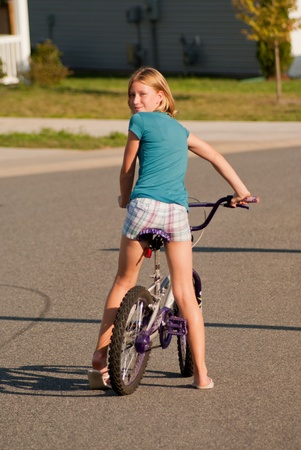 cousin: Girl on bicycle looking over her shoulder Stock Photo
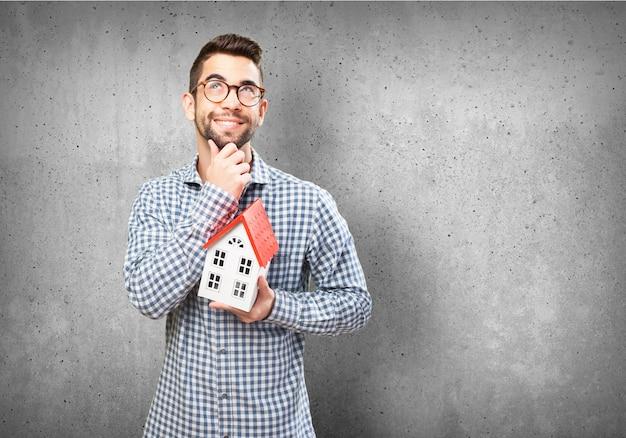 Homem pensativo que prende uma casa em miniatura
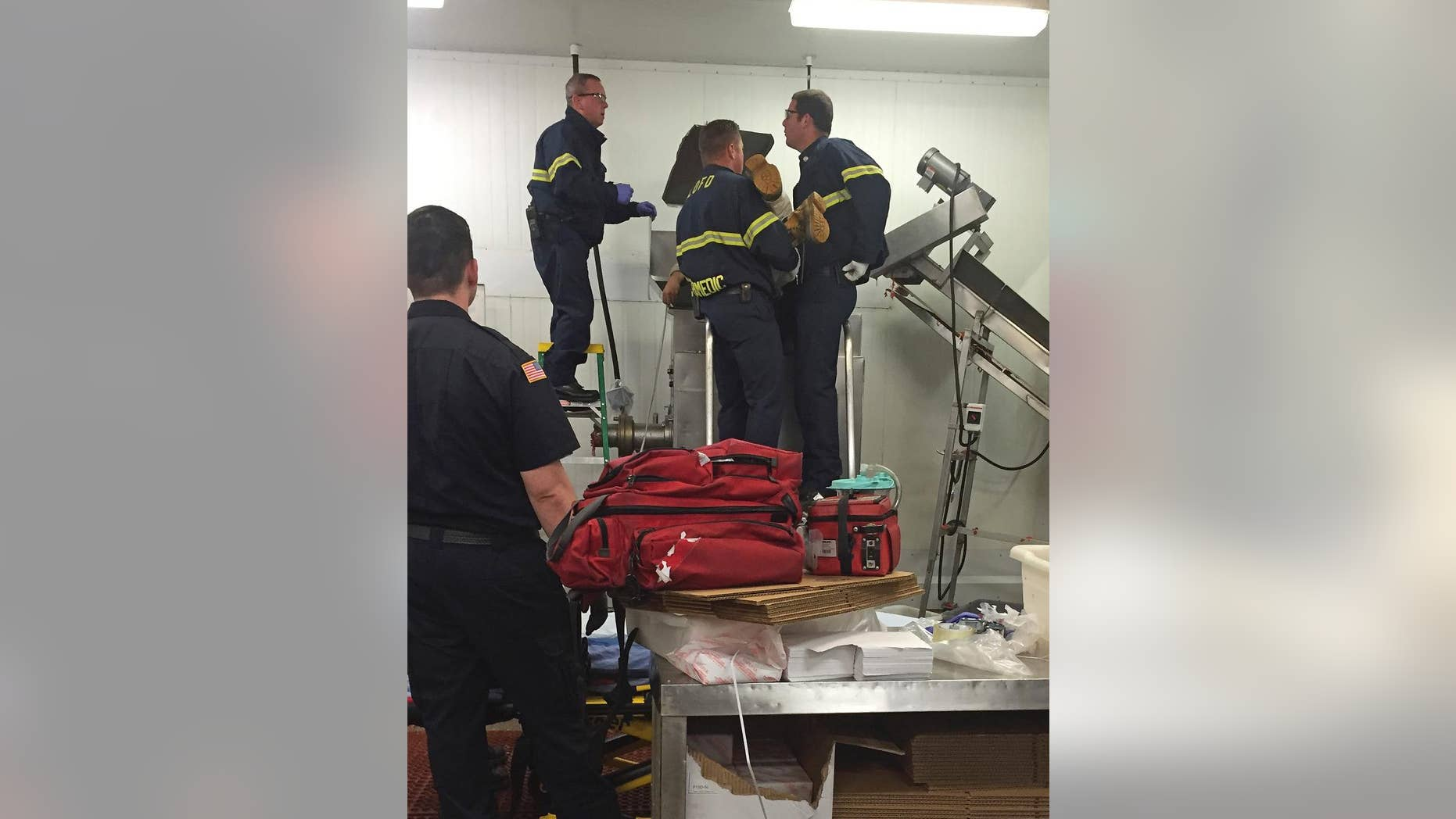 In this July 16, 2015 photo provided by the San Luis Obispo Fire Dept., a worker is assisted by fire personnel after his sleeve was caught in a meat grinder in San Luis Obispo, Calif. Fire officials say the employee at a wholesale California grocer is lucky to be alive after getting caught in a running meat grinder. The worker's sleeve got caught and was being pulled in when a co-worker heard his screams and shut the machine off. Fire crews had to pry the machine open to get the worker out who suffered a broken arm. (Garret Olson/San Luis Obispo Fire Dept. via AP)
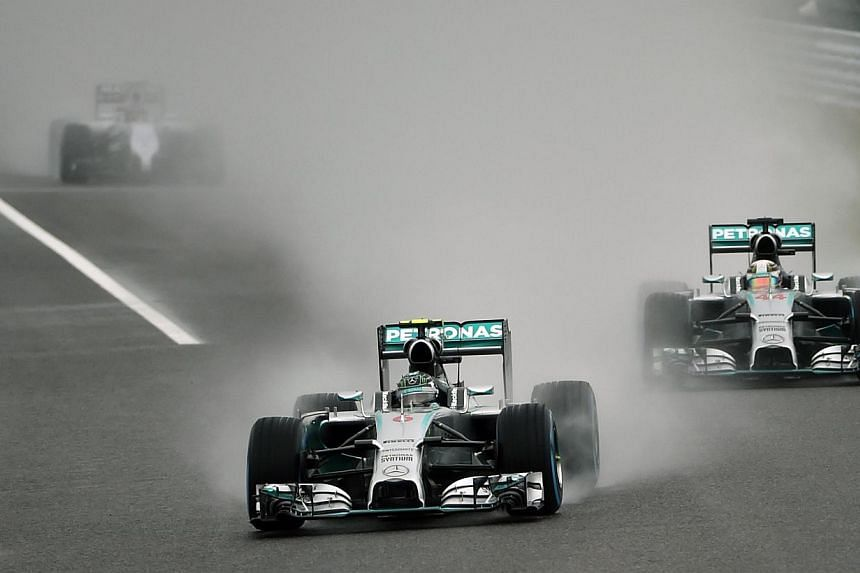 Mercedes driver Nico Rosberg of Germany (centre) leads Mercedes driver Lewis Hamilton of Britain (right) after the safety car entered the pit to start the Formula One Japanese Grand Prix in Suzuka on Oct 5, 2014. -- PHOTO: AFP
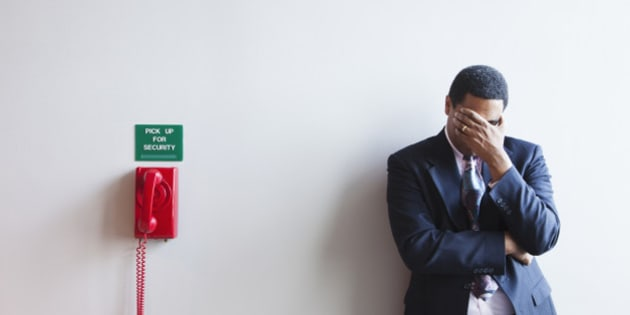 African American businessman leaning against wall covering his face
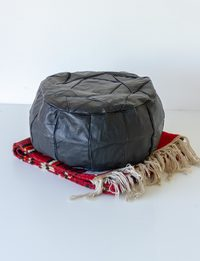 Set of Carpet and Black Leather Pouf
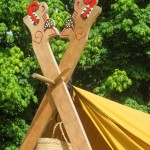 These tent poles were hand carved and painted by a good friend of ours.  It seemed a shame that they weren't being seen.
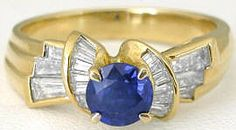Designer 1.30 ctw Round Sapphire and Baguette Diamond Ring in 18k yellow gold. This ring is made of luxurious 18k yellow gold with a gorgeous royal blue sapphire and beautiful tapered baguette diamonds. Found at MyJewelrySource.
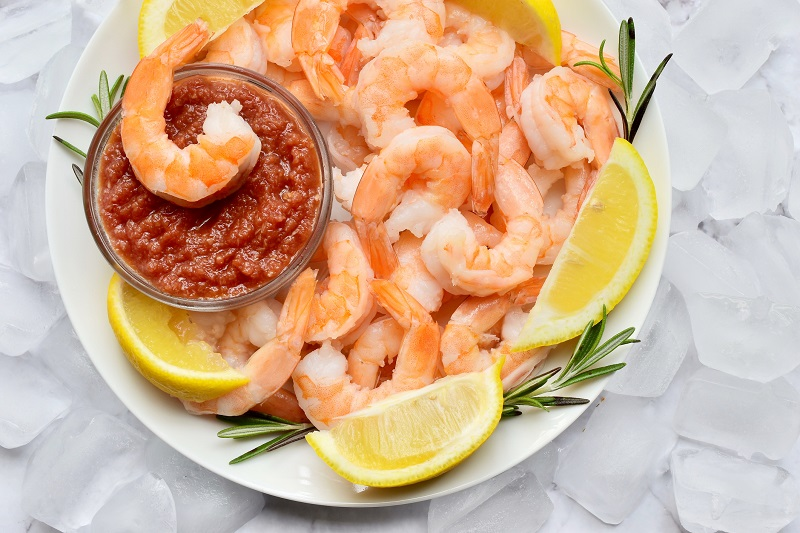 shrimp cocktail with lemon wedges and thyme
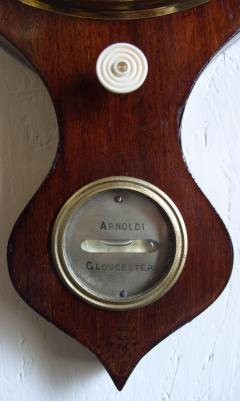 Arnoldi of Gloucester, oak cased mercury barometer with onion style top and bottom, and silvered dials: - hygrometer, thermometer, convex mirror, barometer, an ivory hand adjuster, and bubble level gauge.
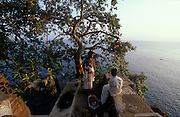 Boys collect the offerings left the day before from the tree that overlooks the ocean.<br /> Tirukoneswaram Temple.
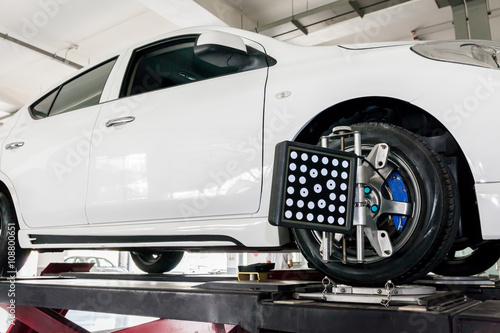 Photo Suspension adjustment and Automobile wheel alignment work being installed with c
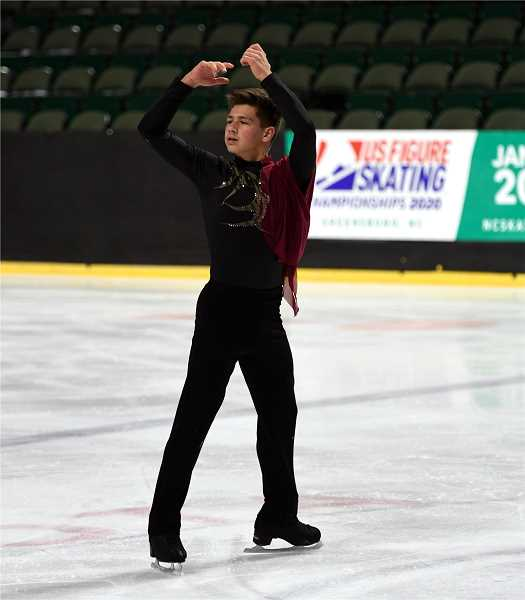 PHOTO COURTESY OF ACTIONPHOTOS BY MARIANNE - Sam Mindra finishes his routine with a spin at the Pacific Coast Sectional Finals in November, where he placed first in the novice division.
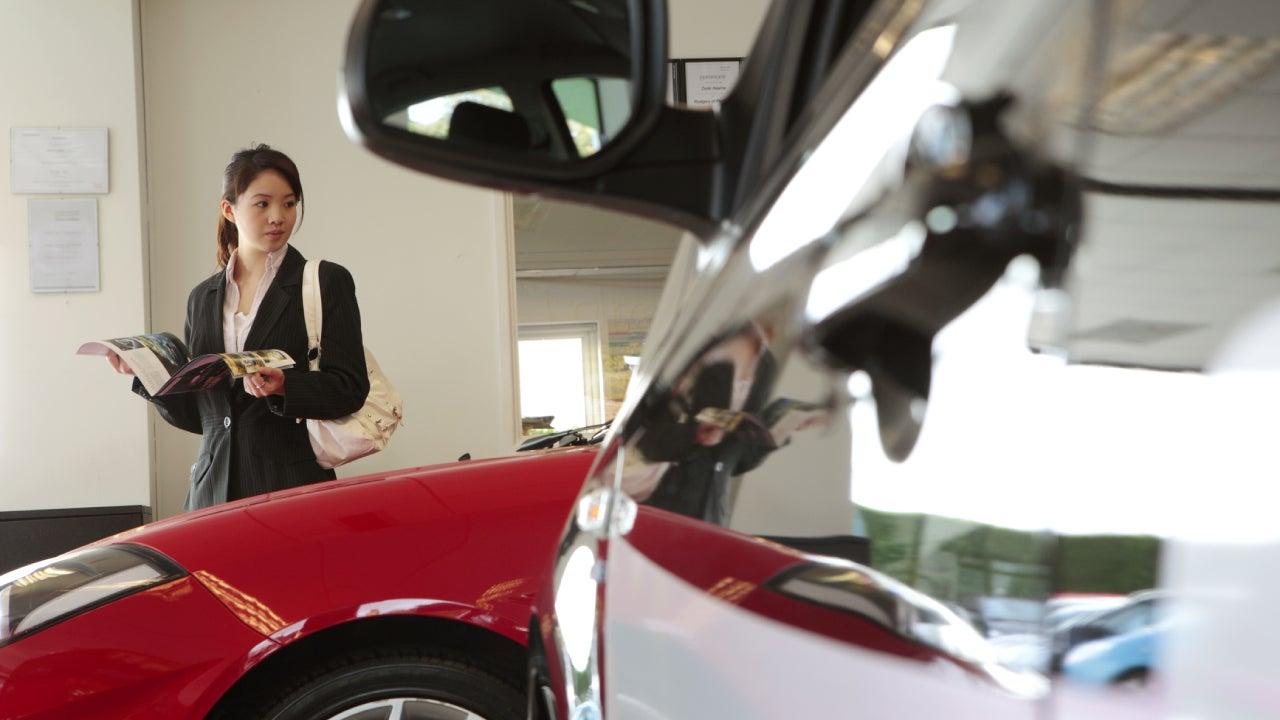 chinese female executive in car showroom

## What the exercise asks
Every record should be duplicated exactly, though any picture in it must be left out.

## Solution to this exercise
 cousin: Girl on bicycle looking over her shoulder Stock Photo
 Homem pensativo que prende uma casa em miniatura
 In this July 16, 2015 photo provided by the San Luis Obispo Fire Dept., a worker is assisted by fire personnel after his sleeve was caught in a meat grinder in San Luis Obispo, Calif. Fire officials say the employee at a wholesale California grocer is lucky to be alive after getting caught in a running meat grinder. The worker's sleeve got caught and was being pulled in when a co-worker heard his screams and shut the machine off. Fire crews had to pry the machine open to get the worker out who suffered a broken arm. (Garret Olson/San Luis Obispo Fire Dept. via AP)
 Mercedes driver Nico Rosberg of Germany (centre) leads Mercedes driver Lewis Hamilton of Britain (right) after the safety car entered the pit to start the Formula One Japanese Grand Prix in Suzuka on Oct 5, 2014. -- PHOTO: AFP
 African American businessman leaning against wall covering his face
 Set of Carpet and Black Leather Pouf
 These tent poles were hand carved and painted by a good friend of ours.  It seemed a shame that they weren't being seen.
Designer 1.30 ctw Round Sapphire and Baguette Diamond Ring in 18k yellow gold. This ring is made of luxurious 18k yellow gold with a gorgeous royal blue sapphire and beautiful tapered baguette diamonds. Found at MyJewelrySource.
 shrimp cocktail with lemon wedges and thyme
 Arnoldi of Gloucester, oak cased mercury barometer with onion style top and bottom, and silvered dials: - hygrometer, thermometer, convex mirror, barometer, an ivory hand adjuster, and bubble level gauge.
 Boys collect the offerings left the day before from the tree that overlooks the ocean.<br /> Tirukoneswaram Temple.
 Photo Suspension adjustment and Automobile wheel alignment work being installed with c
 PHOTO COURTESY OF ACTIONPHOTOS BY MARIANNE - Sam Mindra finishes his routine with a spin at the Pacific Coast Sectional Finals in November, where he placed first in the novice division.
 chinese female executive in car showroom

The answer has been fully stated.